Playing the Indian Card

Monday, December 23, 2013

Poor Little Fuhrer



Rich Jewish shop owners. From a Nazi poster.

It is a truism in the social sciences that abusers are people who have themselves been abused. But this is obviously wrong.

Simple common sense: who would understand the pain of being abused more than one who has suffered it? How then could they visit it on others? Moreover, abusing others morally legitimizes the original abuse. This should be an intolerable contradiction to anyone who has themselves been abused. So the I Ching, repository of the wisdom of the east, observes that “through oppression one learns to lessen rancor.” Just the reverse of what the social scientists say.

Social science has been interviewing abusers, the abusers have all said they were themselves abused, and the social scientists, not being very bright, are accepting this at face value.

Enter history. History is a far better source for understanding humanity than social sciences will ever be. Social sciences are worthless in principle. The study of history, however, leads to wisdom. Wisdom comes with experience. History is the study of the whole world’s experience.

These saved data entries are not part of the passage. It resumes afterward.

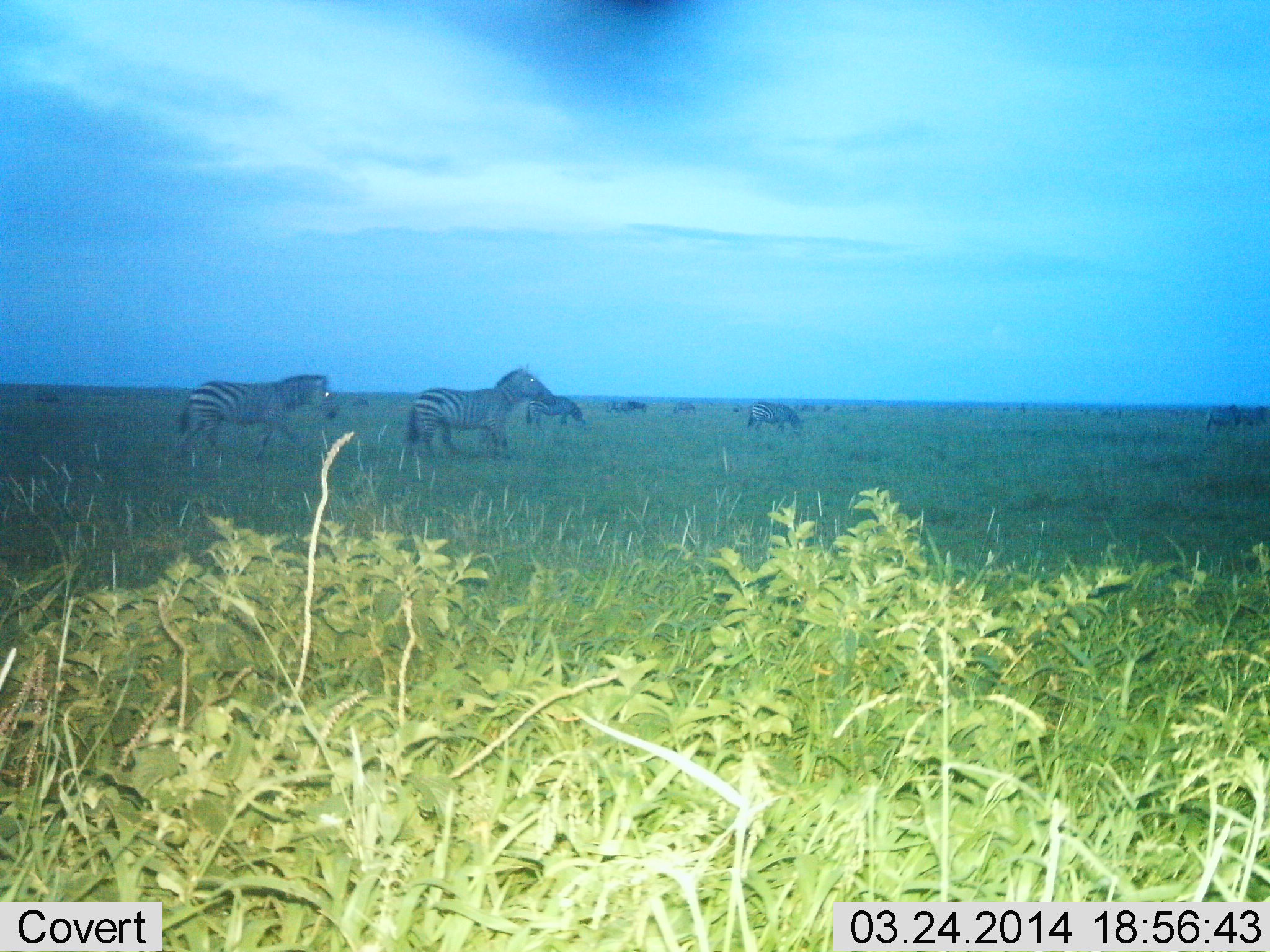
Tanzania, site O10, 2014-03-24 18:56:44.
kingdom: Animalia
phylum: Chordata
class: Mammalia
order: Perissodactyla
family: Equidae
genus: Equus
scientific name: Equus quagga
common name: plains zebra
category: zebra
Zebra (plains zebra) (Equus quagga), count 6. Behavior (volunteer vote fractions): standing 55%, resting 0%, moving 82%, interacting 0%. Young present (vote fraction): 0%. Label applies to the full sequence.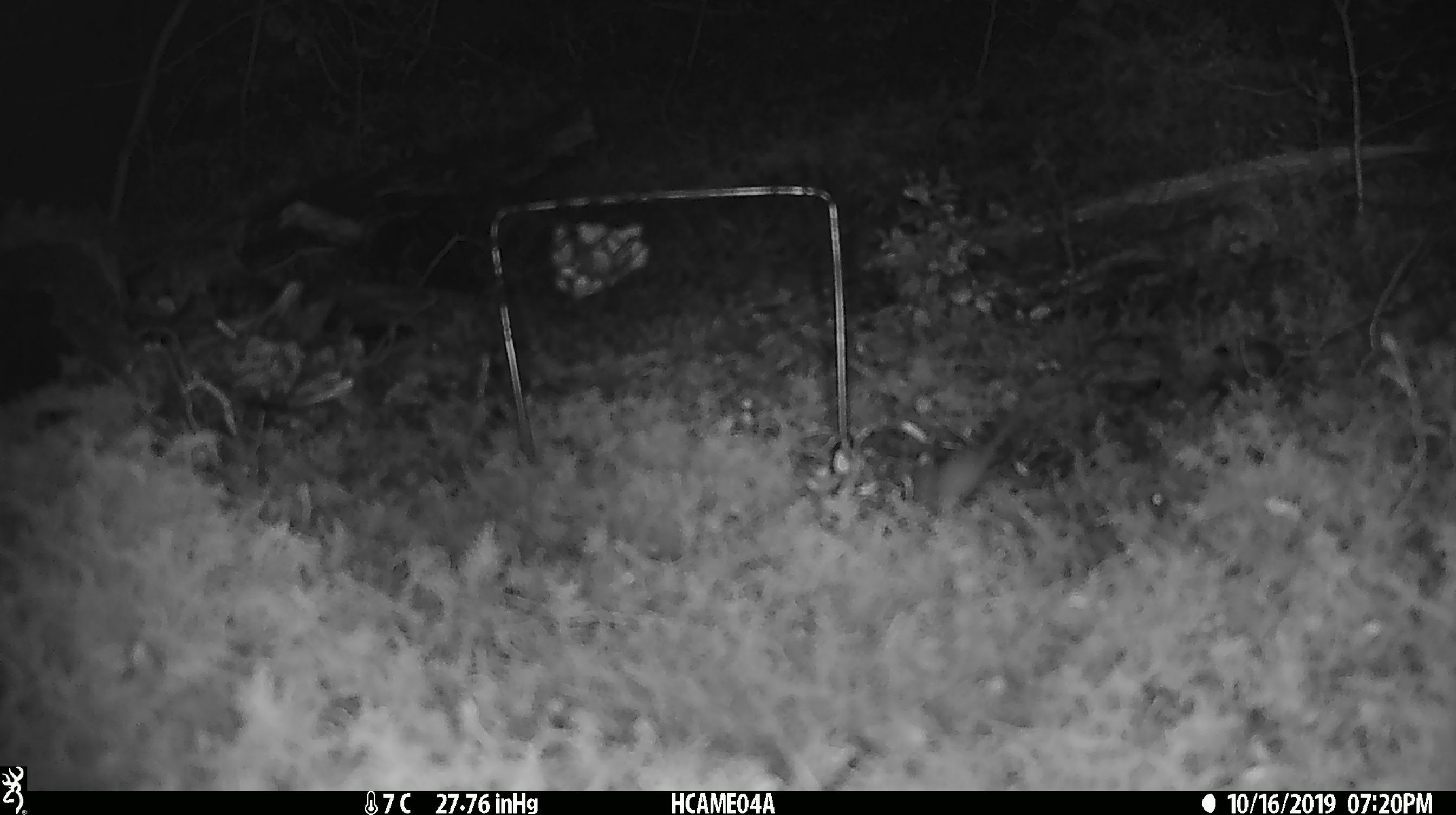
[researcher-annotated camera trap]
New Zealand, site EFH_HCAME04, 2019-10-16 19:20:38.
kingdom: Animalia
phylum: Chordata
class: Mammalia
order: Rodentia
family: Muridae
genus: Mus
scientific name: Mus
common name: mouse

To get to the bottom of what causes people to become abusive, consider societies and groups of people from the past universally understood to have been abusive. Who comes first to mind? Nazi Germany, apartheid South Africa, the segregated US South.

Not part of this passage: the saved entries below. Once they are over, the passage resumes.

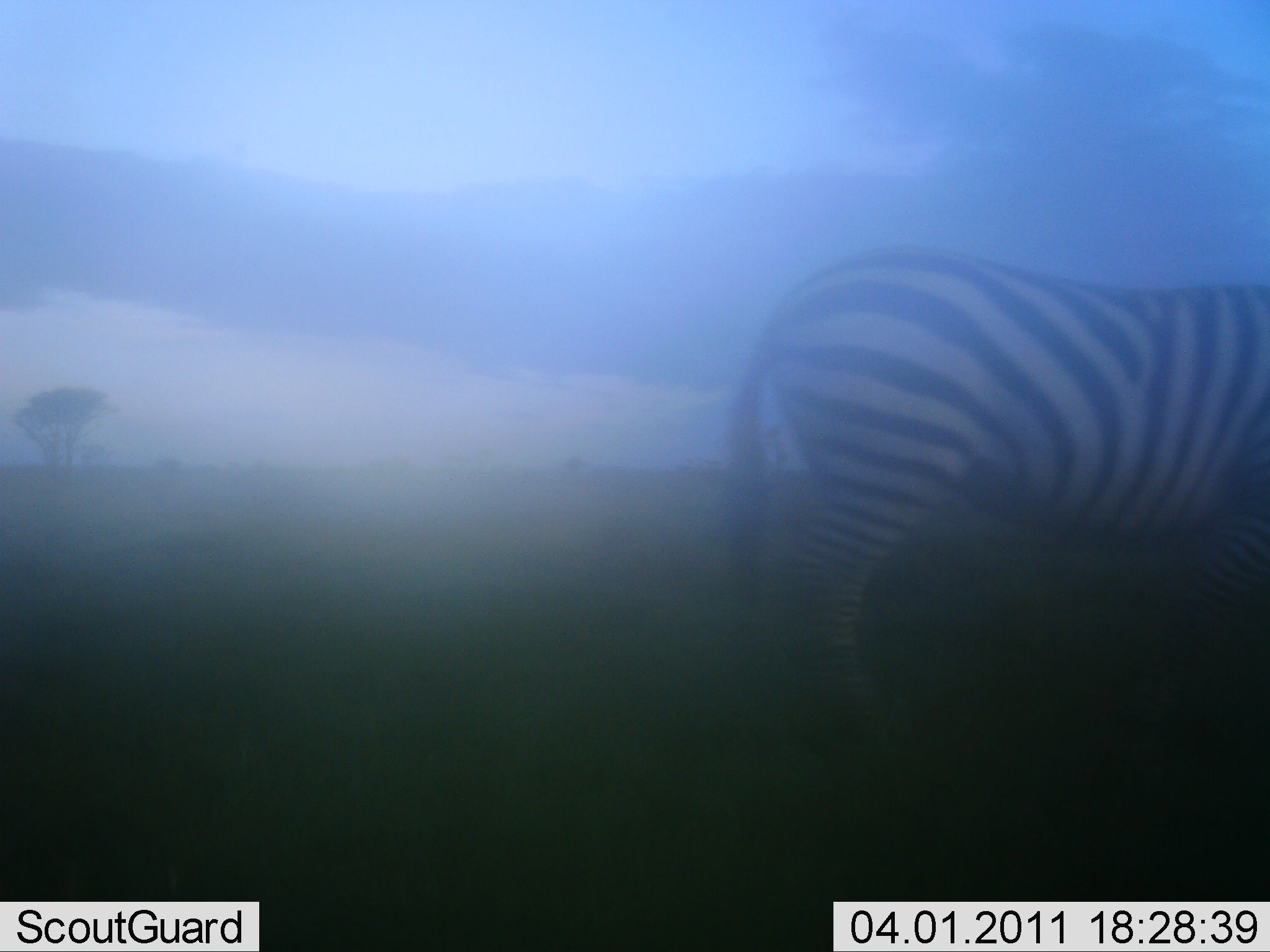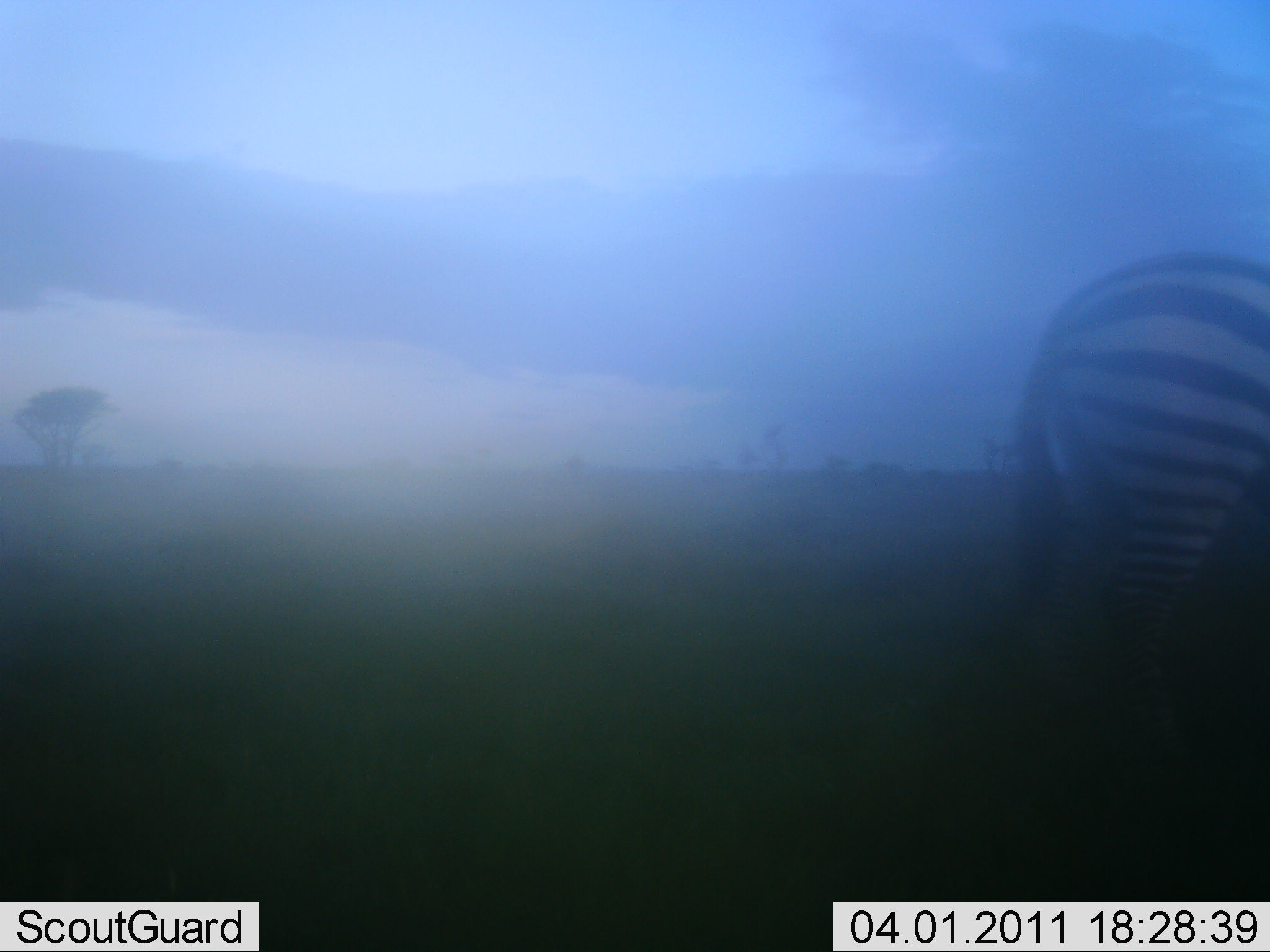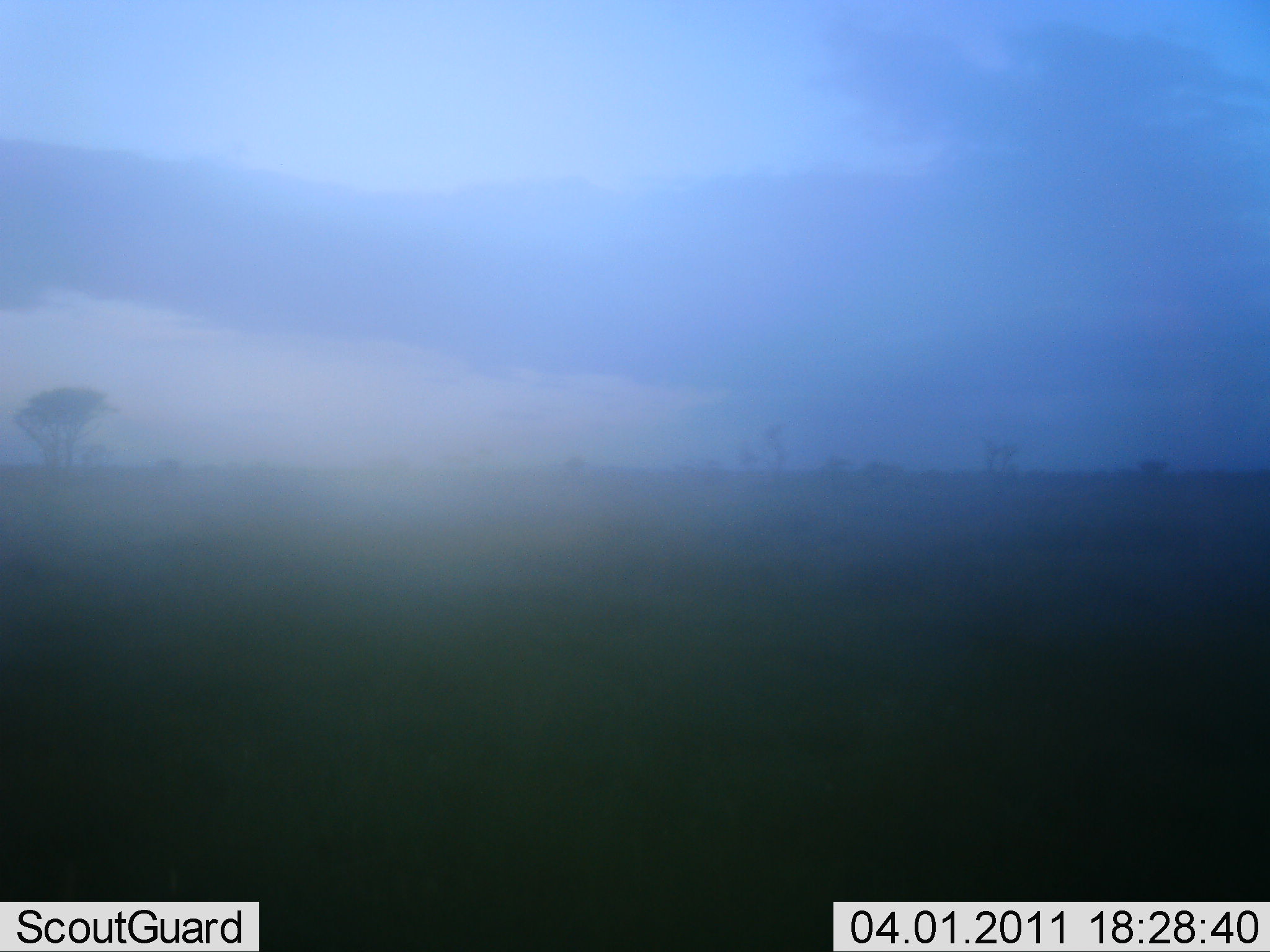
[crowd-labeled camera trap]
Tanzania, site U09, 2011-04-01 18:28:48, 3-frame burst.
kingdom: Animalia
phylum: Chordata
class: Mammalia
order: Perissodactyla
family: Equidae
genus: Equus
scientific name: Equus quagga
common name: plains zebra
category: zebra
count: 1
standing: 25%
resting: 0%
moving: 75%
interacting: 0%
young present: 0%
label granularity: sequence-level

All of them would indeed, like those modern abusers interviewed by social scientists, have insisted that they have been abused. They too would have insisted that this is the reason for their actions. The Nazis held themselves intolerably oppressed by the Versailles Treaty--and, yes, by the rich Jews. The Boers considered themselves oppressed by the British during the Boer War, and by Imperial policy after that that they felt favoured blacks. The Southerners considered themselves oppressed by carpetbaggers and reconstruction following the Civil War.



An oppressed Afrikaner.

Were they in fact oppressed? Perhaps briefly; but this came within a wider experience of privilege. Versailles may have been bitter to the Germans, but it followed a period of success after success, culturally, economically, and militarily, during the late nineteenth century, not incidentally including imposing punitive treaties on their own opponents several times. Up until 1918, they were very much accustomed to seeing themselves as the rising star of Europe and of the world. The growing tip of evolution; the master race. It is when that seemed to be thwarted that they went berserk.

So too, the Afrikaners had a credible claim to being oppressed, but this was brief. Fifteen percent of all Boers died in British concentration camps during the Boer War. But this was a group accustomed for many years to owning and commanding black slaves, and to moving into new lands and throwing off the former inhabitants at will. They were a group of people so accustomed to having their own way that they found virtually any government intolerable.




A carpetbagger oppressing Southern U.S. whites.

And so with the whites in the US South: used to having black slaves do all the hard work, they saw themselves as New World aristocrats. Virginia credibly claimed to be the leading state of the union, home of most US presidents, until they lost the Civil War. Or the Protestants of Northern Ireland, accustomed to seeing themselves as the ruling class, then faced with the loss of that status at Irish independence.

Compare Nelson Mandela, Vaclav Havel, or Jomo Kenyatta, who emerged from the deliberate oppression of years in prison to prove exceptionally mild rulers, reconciliation turning out to be their main concern. You don't hear a lot of whining from the Armenians either.

The lesson here is that it is not the oppressed who abuse, but those who have been accustomed to being pampered and to having their will obeyed. When they suddenly have that rug pulled out from under their jackboots and stilettos, they shift into overdrive, becoming obvious abusers. In other words, it is not the abused, but the spoiled, who abuse.

Yet these abusers will also see themselves as abused, and complain loudly about it. This is the psychological phenomenon dealt with so well in “The Princess and the Pea.” By contrast, the truly abused are most often incapable of seeing the extent of their own oppression, since it is what they have always been accustomed to. Fish know nothing of water.

Why do we hear so much more about the holocaust of the Jews by Hitler than about the holocaust of the Ukrainians by Stalin? Or the holocaust of the gypsies or Jehovah's Witnesses by Hitler? Or the much higher death rate under Mao? Because the Jews in Germany and Eastern Europe were indeed, as the Nazis portrayed them, wealthier than their non-Jewish neighbours. Until the holocaust, they were accustomed to viewing themselves as in the higher reaches of the social order. They knew immediately that there was something wrong with the way they were suddenly being treated. Ukrainian or Chinese peasants? Gypsies? Not so much.

Therefore, those who complain most loudly of abuse or of being bullied in the public square are not those who have been treated the worst, but most often the bullies themselves. When these squeaking wheels are inevitably given government grease, it is almost always an additional injustice, which aids and abets their injustices against others.

Thus we see abusers branding the abused with being abusers.




Oppressed women, NYC, 1912

Such, for example, is the case with feminism. Who is more accustomed to being pampered than the average young woman?